Los votantes de Nueva Jersey acudieron a las urnas el martes en una reñida carrera entre la representante demócrata Mikie Sherrill y el republicano Jack Ciattarelli, con encuestas recientes que muestran una brecha de un solo dígito en el estado fuertemente demócrata. Múltiples encuestas de finales de octubre y principios de noviembre —incluyendo la Universidad Quinnipiac y Emerson College/PIX11/The Hill— encontraron a Sherrill con una ventaja modesta, con algunos resultados dentro del margen de error.
En juego no solo está el control de la oficina del gobernador, sino también el nombramiento del fiscal general de Nueva Jersey, quien es elegido por el gobernador y confirmado por el Senado estatal. El próximo fiscal general dirigirá la postura legal del estado en medio de casos de alto perfil de la Segunda Enmienda pendientes en tribunales federales y desafíos continuos a las regulaciones de armas de fuego de Nueva Jersey.
El actual fiscal general Matthew Platkin, nominado por el gobernador Phil Murphy en 2022 y confirmado posteriormente por el Senado, ha priorizado la prevención de la violencia armada. En el último año, se ha unido a esfuerzos multistatales para defender prohibiciones de armas de asalto y revistas de gran capacidad en otras jurisdicciones y, en diciembre de 2024, Nueva Jersey demandó a Glock junto con Minnesota, alegando que las pistolas de la compañía pueden convertirse fácilmente en ametralladoras ilegales.

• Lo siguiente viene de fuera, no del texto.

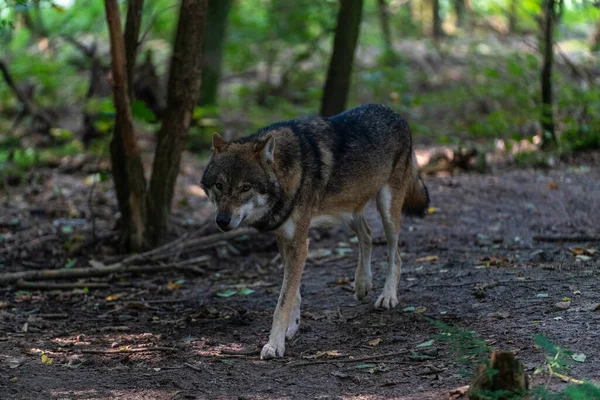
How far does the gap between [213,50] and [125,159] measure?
23.6 feet

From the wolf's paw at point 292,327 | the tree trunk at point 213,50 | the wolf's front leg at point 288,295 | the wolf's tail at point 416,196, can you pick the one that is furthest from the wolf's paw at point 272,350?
the tree trunk at point 213,50

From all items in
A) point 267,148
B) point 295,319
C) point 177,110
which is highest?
point 177,110

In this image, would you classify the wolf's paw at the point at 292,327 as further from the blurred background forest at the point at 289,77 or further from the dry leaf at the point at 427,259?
the blurred background forest at the point at 289,77

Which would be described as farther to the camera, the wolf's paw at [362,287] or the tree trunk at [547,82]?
the tree trunk at [547,82]

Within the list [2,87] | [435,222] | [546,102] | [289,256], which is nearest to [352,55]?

Platkin también ha defendido las leyes propias de Nueva Jersey en los tribunales —incluyendo las restricciones de lugares sensibles para el porte público, que un tribunal federal de apelaciones en gran medida confirmó este otoño— mientras que los desafíos a las prohibiciones de armas de asalto y límites de revistas de 10 rondas del estado están ahora ante el pleno de la Corte de Apelaciones de EE.UU. para el Tercer Circuito.
La política de armas se ha convertido en una línea divisoria clara en la carrera. Ciattarelli ha dicho que nombraría a un nuevo fiscal general desde el Día Uno que se alinee con sus prioridades y revisaría la estrategia de litigio del estado, mientras se presenta como partidario de los derechos de la Segunda Enmienda. Sherrill, respaldada por Everytown for Gun Safety y otros grupos de prevención de la violencia armada, se ha comprometido a perseguir medidas que incluyen una prohibición federal de armas de asalto y verificaciones de antecedentes universales.
El terreno legal sigue siendo fluido. Después de una sentencia de un tribunal de distrito en 2024 que derogó la prohibición de Nueva Jersey aplicada a un modelo de AR-15 mientras dejaba intacto el límite de revistas de 10 rondas, el Tercer Circuito en banc escuchó argumentos en octubre. El Departamento de Justicia de EE.UU. bajo el presidente Trump se ha alineado con los demandantes de derechos de armas en ese caso, argumentando que las prohibiciones categóricas de rifles comúnmente poseídos y de revistas de más de 10 rondas son inconstitucionales, según presentaciones y reportajes contemporáneos. Por separado, un panel del Tercer Circuito en septiembre confirmó la mayoría de las restricciones de Nueva Jersey para portar armas de fuego en lugares sensibles designados, mientras bloqueaba el mandato de seguro de la ley y varias disposiciones de tarifas.
El rol de Trump ha sido cuidadosamente calibrado. Respaldó a Ciattarelli en mayo y desde entonces ha amplificado su apoyo a través de apariciones remotas —incluyendo un telerally en octubre y una llamada en la víspera electoral— mientras mantiene una huella relativamente ligera en el estado. Los demócratas, por su parte, han destacado la alineación de Ciattarelli con Trump, señalando el reciente comentario del republicano en un debate que le dio una “A” al presidente por su segundo mandato.
Más allá de la política de armas, ambas campañas están presionando mensajes más amplios sobre asequibilidad y seguridad pública en los días finales de la carrera. Pero con fallos de apelación pendientes y luchas multistatales sobre prohibiciones de armas de asalto y revistas que continúan, la elección de gobernador de Nueva Jersey —y por extensión, fiscal general— podría remodelar cuán agresivamente el estado defiende o reformula sus leyes de armas de fuego en los meses venideros.